Bien sûr! Comme tous les agents du Parlement, mon rôle consiste à protéger les valeurs canadiennes, des valeurs qui transcendent les considérations partisanes et les orientations du gouvernement en place. Qu’il s’agisse de responsabilité financière, d’intégrité des élections, de transparence, de protection de la vie privée ou de langues officielles, ces valeurs doivent être protégées et promues.
Le poste de commissaire aux langues officielles continuera à avoir son importance, ne serait-ce qu’à cause des changements qui façonnent la société canadienne. Tous les ans, quelque 200 000 personnes arrivent au pays, et ces gens n’ont pas assisté aux débats linguistiques du passé. C’est important de partager avec eux cette histoire et de les intégrer à nos communautés pour profiter de tout ce qu’ils ont à nous apporter. Par exemple, c’est une grande source d’inspiration de voir des immigrants et leurs enfants apprendre une troisième et même une quatrième langue.
La question linguistique ne déchaîne plus autant les passions qu’avant. À votre avis, à quoi est-ce attribuable?

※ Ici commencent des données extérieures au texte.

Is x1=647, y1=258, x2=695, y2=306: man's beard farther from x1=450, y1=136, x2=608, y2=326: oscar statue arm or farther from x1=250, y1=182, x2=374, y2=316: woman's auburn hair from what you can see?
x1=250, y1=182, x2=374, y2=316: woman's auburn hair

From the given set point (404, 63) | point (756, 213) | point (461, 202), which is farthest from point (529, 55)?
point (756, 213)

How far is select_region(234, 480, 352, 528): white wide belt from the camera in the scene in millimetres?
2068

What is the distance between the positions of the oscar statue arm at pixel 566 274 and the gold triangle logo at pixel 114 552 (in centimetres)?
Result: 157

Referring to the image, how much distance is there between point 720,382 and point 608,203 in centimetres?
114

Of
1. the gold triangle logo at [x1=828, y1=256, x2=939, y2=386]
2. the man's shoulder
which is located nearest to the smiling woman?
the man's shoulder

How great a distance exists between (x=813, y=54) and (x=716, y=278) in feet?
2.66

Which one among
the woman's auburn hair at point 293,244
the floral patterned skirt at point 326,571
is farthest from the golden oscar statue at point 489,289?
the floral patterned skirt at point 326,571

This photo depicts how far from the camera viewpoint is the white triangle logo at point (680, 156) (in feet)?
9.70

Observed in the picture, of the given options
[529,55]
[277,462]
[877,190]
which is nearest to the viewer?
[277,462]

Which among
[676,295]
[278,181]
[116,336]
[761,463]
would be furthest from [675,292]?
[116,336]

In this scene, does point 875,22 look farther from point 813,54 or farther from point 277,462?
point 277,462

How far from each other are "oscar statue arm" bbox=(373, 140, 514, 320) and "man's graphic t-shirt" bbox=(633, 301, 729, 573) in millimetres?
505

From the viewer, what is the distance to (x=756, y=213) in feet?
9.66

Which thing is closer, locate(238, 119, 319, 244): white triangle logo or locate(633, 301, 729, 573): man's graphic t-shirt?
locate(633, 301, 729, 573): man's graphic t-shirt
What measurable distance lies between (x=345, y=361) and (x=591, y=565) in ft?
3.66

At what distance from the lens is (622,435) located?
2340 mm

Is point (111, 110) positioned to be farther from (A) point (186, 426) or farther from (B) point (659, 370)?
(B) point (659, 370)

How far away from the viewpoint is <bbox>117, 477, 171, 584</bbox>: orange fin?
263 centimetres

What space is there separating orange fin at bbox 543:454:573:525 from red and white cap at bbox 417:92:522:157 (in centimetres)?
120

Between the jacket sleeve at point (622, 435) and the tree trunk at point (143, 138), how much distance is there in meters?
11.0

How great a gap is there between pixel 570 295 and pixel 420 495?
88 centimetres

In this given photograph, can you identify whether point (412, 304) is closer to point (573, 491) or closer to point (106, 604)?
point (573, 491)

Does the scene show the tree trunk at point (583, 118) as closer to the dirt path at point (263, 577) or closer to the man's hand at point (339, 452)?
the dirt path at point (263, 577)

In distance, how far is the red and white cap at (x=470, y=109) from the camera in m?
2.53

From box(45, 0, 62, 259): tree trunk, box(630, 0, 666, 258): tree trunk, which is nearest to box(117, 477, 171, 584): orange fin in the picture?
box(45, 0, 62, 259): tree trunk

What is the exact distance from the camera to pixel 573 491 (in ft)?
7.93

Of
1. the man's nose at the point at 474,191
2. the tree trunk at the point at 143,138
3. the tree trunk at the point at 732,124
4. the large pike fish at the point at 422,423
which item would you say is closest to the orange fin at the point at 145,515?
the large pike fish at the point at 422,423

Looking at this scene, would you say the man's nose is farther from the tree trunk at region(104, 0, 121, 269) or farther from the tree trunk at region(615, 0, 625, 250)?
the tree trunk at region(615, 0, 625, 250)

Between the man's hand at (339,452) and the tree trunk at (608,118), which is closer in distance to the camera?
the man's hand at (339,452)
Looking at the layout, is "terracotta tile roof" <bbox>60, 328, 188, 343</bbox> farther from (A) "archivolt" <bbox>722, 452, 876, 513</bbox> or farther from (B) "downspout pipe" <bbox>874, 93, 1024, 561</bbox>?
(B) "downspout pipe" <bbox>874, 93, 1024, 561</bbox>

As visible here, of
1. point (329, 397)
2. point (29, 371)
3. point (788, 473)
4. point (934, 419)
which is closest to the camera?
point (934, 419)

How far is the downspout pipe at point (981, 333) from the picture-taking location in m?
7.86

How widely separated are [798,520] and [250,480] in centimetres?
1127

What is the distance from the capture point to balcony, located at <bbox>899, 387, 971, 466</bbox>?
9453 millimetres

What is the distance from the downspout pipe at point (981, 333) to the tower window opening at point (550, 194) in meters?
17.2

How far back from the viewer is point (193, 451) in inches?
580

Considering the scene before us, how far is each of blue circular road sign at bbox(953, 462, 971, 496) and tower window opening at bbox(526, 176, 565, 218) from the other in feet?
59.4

C’est normal. Les gens savent aujourd’hui que la Loi sur les langues officielles ne constitue pas une menace. Depuis 40 ans, le Canada est devenu une société plus ouverte qu’avant, et c’est en partie grâce à la politique linguistique. Les Canadiens entretiennent de la fierté plutôt que de la hargne à l’égard de leurs langues officielles, même s’ils ne parlent pas nécessairement les deux. Peu à peu, les langues officielles ont gagné le statut de symbole du pays. Des panneaux bilingues qui auraient subi du vandalisme il y a quarante ans prennent maintenant une connotation rassurante en rappelant la présence du gouvernement fédéral. Les jeunes Canadiens aujourd’hui dans leur vingtaine sont plus ouverts et plus tournés vers la scène internationale que les générations précédentes. Pour eux, le bilinguisme constitue souvent l’étape préalable à l’apprentissage d’une troisième langue.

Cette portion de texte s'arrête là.